Едва комиссары закончили просмотр бумаг Гато, как появился сам Гато вместе с верным Тюилье, оба в приподнятом настроении.

— Простите, если помешали, — с порога крикнул Тюилье, — но мы не можем не усладить вас картиной, прекрасно дополняющей то, что вы сейчас прочли. Поспешите, и вы увидите нечто занимательное!..

Заинтригованные комиссары согласились, и вся компания вышла на рю-де-Во. Толпа собралась несметная; только середина улицы оставалась свободной для ожидаемого кортежа. Наконец показался и кортеж. Впереди скакал вестовой, за ним следовал духовой оркестр, исполнявший что-то бравурное. Далее шел отряд жандармов, окружавший походную гильотину, влекомую четырьмя белыми конями; на помосте гильотины подбоченясь стоял палач. Затем появилась большая нарядная карета, запряженная шестеркой лошадей. По бокам и сзади кареты гарцевали гусары, на киверах и ташках которых белели изображения черепа с перекрещенными костями.

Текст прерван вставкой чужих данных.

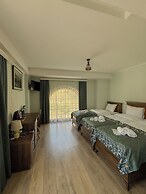 LILEO Hotel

— Совсем как у пиратов! — обронил кто-то в толпе.

— Они и есть пираты, только сухопутные, — добавил другой.

Сквозь стекло кареты различался профиль человека, остриженного под гребенку, с мертвенным цветом лица. Рядом сидела женщина.

— Распутный капуцин справляет новую свадьбу, — объясняли в толпе, — благо невесту силой отобрали у родителей…

Карета двигалась шагом, но вдруг ее дернуло. Из-под колес полетели комья грязи. Один из них угодил прямо на камзол Сен-Жюста.

— Шнейдер приветствует тебя, — засмеялся Тюилье.

— Сим позорным балаганом он ускорил развязку и сам подписал свой приговор, — спокойно сказал Сен-Жюст, счищая грязь с платья.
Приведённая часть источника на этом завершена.